Want more? Take ONE of the little ‘collages’ into the world. Place it under a drink. (Instant coaster.) Enjoy the aphrodisiac of being a rouge collector. The catch: Now that you’ve snatched the work away from those with the wherewithal to enter a gallery, it is NOT yours to keep.

Liberate Art. Leave the work behind, give it to someone else, pass it on.

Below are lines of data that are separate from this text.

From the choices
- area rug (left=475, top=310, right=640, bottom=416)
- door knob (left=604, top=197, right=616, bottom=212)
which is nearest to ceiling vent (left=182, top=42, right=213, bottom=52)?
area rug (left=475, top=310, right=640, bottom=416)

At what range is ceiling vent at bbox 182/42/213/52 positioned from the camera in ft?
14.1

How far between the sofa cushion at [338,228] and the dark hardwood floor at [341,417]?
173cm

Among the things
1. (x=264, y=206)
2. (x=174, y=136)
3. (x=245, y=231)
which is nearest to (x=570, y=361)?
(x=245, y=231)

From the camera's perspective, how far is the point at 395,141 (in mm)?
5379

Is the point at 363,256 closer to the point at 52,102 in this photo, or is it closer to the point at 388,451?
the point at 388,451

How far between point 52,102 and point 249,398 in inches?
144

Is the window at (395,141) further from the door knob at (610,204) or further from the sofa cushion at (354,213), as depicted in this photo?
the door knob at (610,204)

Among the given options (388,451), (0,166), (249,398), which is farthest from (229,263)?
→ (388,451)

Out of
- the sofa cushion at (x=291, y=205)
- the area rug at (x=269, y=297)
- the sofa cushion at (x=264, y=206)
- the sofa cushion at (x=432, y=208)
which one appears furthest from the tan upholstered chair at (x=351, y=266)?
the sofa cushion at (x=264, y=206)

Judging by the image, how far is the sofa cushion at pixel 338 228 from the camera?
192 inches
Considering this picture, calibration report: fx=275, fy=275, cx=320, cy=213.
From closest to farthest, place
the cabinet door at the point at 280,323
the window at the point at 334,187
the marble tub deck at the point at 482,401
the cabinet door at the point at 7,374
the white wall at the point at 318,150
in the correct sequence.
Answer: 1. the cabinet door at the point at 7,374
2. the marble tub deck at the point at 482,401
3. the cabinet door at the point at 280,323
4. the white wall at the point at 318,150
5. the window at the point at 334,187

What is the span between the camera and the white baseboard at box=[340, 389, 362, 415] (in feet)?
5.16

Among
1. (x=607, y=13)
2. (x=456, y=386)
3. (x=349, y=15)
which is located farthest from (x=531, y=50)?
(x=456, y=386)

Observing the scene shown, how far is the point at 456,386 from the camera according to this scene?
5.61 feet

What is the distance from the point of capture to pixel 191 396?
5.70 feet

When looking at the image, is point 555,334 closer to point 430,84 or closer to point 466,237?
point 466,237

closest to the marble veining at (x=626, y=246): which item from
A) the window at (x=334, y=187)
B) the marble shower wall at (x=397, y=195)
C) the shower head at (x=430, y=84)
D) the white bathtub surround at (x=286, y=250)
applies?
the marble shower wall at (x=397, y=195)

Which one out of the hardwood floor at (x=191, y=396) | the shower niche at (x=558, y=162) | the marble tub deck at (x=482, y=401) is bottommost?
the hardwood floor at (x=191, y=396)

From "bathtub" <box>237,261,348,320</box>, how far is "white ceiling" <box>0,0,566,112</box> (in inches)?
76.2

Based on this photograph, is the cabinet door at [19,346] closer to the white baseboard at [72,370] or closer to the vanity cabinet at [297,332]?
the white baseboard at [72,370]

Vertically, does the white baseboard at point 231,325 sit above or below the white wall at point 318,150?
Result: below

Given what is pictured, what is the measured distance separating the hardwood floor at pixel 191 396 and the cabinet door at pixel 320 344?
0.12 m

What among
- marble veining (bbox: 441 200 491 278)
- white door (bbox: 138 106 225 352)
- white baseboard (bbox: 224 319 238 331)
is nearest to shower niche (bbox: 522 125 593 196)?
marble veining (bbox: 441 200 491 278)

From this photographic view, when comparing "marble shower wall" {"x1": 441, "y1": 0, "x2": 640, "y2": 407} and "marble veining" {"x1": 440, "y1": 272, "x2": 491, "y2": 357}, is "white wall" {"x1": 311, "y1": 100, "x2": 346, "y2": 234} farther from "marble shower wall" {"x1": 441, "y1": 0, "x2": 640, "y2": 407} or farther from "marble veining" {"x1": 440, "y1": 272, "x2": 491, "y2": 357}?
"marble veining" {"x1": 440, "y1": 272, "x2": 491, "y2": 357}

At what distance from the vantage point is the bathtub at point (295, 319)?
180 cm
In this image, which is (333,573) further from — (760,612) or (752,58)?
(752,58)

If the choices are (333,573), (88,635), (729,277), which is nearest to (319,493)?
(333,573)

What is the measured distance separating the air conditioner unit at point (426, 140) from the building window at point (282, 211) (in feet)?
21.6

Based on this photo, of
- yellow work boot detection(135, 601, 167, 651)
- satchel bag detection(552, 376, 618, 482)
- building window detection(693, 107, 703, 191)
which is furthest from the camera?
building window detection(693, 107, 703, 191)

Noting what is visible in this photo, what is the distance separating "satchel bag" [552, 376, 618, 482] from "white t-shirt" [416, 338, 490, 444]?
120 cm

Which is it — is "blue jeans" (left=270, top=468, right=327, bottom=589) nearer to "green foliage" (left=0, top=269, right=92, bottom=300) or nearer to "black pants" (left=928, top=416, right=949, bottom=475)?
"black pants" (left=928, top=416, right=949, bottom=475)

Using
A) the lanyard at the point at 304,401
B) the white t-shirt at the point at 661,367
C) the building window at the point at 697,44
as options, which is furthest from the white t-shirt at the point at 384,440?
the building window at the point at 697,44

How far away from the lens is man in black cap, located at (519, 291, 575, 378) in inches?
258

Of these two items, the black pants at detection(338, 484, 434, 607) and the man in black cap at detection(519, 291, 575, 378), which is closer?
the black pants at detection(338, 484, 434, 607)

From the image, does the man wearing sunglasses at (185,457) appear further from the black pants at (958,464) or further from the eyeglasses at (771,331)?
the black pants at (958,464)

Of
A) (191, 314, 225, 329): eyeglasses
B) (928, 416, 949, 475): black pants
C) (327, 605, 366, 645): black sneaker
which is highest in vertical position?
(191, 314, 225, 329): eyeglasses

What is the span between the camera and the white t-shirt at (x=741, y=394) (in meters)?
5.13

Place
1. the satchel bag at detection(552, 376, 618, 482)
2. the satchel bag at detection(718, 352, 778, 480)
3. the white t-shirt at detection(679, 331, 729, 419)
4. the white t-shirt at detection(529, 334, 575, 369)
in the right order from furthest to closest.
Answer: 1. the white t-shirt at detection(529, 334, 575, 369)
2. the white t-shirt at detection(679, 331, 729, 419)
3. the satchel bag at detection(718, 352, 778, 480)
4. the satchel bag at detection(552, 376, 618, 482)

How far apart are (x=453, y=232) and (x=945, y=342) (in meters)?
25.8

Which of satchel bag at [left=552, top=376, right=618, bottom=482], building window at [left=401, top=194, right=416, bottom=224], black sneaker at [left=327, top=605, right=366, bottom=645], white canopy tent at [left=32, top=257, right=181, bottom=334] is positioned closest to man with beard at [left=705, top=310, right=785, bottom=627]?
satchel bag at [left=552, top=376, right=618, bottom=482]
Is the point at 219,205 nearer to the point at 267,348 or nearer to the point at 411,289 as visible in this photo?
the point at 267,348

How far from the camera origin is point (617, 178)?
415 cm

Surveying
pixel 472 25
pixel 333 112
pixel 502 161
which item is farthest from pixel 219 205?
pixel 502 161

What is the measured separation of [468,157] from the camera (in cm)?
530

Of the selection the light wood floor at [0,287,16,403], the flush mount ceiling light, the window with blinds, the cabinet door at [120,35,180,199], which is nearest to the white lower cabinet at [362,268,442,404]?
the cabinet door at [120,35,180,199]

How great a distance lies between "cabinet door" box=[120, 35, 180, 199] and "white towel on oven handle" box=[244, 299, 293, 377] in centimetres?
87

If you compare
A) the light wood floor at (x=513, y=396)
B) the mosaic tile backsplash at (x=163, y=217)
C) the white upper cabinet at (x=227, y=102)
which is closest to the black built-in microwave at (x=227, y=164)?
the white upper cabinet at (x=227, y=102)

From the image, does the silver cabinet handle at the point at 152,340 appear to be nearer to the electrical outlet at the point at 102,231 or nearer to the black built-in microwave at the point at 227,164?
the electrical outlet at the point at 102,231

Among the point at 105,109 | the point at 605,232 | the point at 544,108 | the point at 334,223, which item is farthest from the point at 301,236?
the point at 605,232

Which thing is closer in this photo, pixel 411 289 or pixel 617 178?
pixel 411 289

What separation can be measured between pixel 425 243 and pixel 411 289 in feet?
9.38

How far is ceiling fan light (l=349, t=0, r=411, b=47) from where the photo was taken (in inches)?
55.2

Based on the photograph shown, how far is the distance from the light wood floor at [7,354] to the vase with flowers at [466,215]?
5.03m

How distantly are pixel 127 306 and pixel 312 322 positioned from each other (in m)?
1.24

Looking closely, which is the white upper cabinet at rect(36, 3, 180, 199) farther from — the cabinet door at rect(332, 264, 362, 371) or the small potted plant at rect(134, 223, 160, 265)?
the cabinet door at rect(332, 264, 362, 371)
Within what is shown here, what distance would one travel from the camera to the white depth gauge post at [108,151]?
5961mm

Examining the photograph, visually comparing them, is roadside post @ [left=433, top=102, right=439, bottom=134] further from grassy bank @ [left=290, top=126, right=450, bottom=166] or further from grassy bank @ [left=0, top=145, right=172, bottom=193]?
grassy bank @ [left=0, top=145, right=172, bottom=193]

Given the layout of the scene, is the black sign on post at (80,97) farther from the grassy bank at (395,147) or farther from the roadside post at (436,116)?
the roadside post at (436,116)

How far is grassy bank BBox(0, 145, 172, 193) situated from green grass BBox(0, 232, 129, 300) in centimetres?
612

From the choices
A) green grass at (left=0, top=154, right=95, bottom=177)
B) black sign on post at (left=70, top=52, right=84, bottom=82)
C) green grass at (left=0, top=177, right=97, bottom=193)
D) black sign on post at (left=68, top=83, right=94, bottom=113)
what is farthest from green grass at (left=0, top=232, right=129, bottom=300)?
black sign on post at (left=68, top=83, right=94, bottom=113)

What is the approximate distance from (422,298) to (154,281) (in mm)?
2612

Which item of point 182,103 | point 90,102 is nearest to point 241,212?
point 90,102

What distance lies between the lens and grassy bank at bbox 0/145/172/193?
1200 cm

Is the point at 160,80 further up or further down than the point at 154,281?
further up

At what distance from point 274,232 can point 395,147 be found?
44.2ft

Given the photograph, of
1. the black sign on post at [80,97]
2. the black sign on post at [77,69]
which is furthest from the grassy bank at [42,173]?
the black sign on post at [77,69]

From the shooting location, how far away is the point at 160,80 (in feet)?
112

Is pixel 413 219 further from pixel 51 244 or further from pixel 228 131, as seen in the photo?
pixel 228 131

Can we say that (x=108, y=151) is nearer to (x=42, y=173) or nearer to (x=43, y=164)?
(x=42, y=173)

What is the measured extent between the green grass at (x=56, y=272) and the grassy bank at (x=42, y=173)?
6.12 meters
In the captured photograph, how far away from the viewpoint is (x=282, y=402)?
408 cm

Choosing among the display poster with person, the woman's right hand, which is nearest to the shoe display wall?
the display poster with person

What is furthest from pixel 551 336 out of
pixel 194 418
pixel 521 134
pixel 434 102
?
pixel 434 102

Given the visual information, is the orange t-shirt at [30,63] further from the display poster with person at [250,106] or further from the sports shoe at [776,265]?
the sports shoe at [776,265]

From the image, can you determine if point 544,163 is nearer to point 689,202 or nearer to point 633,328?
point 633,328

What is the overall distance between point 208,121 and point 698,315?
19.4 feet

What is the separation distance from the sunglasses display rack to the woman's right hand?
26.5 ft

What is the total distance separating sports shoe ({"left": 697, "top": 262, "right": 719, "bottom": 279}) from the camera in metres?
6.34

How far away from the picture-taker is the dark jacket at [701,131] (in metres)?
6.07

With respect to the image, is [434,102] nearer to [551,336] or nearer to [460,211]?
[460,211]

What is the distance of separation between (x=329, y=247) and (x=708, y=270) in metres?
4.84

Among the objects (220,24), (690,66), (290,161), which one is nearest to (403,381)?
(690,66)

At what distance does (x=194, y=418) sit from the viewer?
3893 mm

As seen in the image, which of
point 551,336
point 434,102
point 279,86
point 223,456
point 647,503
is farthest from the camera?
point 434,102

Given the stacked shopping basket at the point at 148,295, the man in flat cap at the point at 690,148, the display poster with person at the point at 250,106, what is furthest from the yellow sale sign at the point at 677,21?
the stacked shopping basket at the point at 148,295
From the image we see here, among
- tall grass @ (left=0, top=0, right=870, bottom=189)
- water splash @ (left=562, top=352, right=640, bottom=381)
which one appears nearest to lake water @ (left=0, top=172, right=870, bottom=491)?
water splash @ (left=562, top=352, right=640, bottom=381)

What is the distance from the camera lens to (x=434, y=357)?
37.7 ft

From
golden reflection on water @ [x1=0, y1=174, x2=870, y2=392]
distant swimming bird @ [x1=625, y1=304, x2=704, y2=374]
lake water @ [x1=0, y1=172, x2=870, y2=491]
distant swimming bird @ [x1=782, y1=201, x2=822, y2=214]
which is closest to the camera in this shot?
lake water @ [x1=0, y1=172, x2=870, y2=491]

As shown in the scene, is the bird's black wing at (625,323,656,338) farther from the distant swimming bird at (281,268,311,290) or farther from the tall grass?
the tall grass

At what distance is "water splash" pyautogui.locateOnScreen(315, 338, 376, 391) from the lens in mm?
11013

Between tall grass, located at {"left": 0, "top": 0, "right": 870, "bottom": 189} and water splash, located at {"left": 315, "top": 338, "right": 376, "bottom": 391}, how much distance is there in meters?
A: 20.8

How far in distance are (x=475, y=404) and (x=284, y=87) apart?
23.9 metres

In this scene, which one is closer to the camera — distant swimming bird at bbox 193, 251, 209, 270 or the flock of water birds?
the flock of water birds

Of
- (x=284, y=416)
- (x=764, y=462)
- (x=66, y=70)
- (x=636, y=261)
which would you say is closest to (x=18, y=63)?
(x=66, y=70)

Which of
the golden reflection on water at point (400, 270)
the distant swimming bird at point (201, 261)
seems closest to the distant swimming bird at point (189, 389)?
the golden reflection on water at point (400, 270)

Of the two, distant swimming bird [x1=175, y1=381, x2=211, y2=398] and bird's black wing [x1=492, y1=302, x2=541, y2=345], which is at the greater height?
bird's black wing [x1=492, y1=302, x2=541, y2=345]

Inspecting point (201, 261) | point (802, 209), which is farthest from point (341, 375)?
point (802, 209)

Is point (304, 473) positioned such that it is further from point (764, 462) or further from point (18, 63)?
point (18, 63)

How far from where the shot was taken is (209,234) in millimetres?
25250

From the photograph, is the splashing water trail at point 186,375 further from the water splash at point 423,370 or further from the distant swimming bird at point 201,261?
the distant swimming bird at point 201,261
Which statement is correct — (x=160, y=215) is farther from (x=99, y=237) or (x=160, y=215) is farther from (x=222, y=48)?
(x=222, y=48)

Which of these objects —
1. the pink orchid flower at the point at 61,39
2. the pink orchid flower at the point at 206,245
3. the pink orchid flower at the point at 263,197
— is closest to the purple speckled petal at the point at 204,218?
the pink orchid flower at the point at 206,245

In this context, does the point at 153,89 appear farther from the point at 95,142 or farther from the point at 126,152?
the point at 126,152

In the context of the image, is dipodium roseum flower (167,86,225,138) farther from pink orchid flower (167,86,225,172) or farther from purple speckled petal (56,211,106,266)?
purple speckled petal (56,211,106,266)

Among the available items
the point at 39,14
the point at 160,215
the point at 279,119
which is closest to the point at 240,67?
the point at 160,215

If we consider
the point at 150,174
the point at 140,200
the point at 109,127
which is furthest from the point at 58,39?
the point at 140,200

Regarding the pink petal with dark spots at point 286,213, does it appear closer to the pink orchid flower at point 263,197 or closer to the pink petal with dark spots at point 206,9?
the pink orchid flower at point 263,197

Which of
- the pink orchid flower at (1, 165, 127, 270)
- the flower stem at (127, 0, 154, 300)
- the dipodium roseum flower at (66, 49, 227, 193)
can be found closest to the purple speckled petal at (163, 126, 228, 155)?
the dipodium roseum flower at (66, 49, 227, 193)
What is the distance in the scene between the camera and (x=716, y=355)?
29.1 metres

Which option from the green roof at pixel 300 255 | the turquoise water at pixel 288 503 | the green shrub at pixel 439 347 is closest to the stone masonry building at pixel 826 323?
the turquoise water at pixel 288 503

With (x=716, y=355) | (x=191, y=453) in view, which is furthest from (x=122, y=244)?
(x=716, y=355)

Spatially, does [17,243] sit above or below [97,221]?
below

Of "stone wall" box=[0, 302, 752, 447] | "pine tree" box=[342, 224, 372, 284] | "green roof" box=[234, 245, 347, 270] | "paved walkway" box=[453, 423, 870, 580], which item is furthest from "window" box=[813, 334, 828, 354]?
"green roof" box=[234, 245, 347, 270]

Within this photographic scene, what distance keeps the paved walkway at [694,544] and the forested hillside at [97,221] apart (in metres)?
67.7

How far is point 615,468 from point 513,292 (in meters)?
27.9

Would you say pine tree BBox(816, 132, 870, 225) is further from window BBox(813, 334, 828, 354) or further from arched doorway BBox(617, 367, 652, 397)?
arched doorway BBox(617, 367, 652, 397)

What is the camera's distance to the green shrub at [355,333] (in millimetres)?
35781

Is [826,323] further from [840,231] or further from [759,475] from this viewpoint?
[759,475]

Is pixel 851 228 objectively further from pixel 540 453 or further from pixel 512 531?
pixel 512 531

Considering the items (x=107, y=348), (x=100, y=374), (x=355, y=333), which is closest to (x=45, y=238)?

Come on, life’s short. Recycle the love. After all, isn’t that what it’s all about?

Exhibition Venues
Oboro, Dream Mechanics, Montreal, Canada (Curator: Tamar Tembeck), 2016.
University of Massachusetts, Amherst, Hampden Gallery, Amherst, MA (Curator: Anne LaPrade), 2011.
Boston Center for the Arts, Boston, MA, What If?, 2003.

Press
Le Devoir, “Peintures cinétiques et chatouilleuses,” Nov. 19, 2016, by Jérôme Delgado.
Fine Arts Center 2010-2011, UMass Amherst, “Hampden Gallery, Mary Sherman,” p. 19, 2011.
Art New England, (Jan./Feb), “Regional Reviews,” Luke Jaeger, 2004.
The Boston Globe, (Nov. 14), “Exhibition Encourages Artists to Alter one another’s Work“, Cate McQuaid, 2003.
The Boston Phoenix, (Oct. 31), “Art on its Own,” Randi Hopkins, 2003.